Casaram-se numa fazenda alugada,
numa igrejinha muito pequena, uma capela mesmo, ofertada pelo dono a Santo
Antônio. Desceram o declive que dava na capela ao pé de uma cerca antiga,
percorrendo uma trilha que os amigos preparam com pó de serragem
artificialmente colorida. A autoridade que os casou não tinha a autoridade
comum dos códigos, apenas a autoridade de um casal, um homem e uma mulher, que
se tornaram grandes amigos deles, e eram orientadores de Maria e Ênio na
academia – João detestava academia e cultivava uma barriguinha inexpugnável de
chopp e descaso com o corpo. Aquele casal separou dois ou três textos de
crenças diferentes, muitas músicas, belas músicas, nacionais e internacionais.

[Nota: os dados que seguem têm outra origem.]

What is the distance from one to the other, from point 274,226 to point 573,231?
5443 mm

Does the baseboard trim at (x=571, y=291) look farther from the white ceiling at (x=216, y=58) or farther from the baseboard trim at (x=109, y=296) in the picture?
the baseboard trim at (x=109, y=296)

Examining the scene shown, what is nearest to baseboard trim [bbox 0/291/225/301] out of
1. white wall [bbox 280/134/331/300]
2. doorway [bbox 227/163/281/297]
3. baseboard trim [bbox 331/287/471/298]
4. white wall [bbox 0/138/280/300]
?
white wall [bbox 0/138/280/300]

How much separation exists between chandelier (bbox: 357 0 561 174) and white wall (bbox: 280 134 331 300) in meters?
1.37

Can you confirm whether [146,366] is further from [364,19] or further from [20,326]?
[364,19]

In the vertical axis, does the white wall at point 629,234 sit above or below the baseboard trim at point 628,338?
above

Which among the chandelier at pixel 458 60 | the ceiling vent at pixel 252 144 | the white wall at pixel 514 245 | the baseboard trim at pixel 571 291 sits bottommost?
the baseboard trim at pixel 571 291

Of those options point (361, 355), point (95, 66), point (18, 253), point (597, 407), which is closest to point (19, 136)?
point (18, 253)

No final voltaram para a varanda quilométrica da fazenda, onde serviram comida
e bebida, com fartura. A partir dali Ênio compreendeu a suficiência de Maria
para os dois e mais à frente descobriu que as brigas mais feias eram entre João
e Maria ou entre ele e Maria, pois entre ele e João acharam instintivamente de
conduzir uma relação bem humorada, de um respeito que, sem ser distante, fora
cavado dentro da própria intimidade.
Agora estava ali, naquele fim de
tarde praiano, ela deitada numa cadeira de náilon, João pulando as ondas com
uma das crianças e alguns vizinhos de mesas, mais argutos, procurando entender
o que estava acontecendo ali. Ênio pediu a Deus que eles ficassem na boa paz e
compreendessem que não havia qualquer necessidade de compreender o que acontecia entre eles.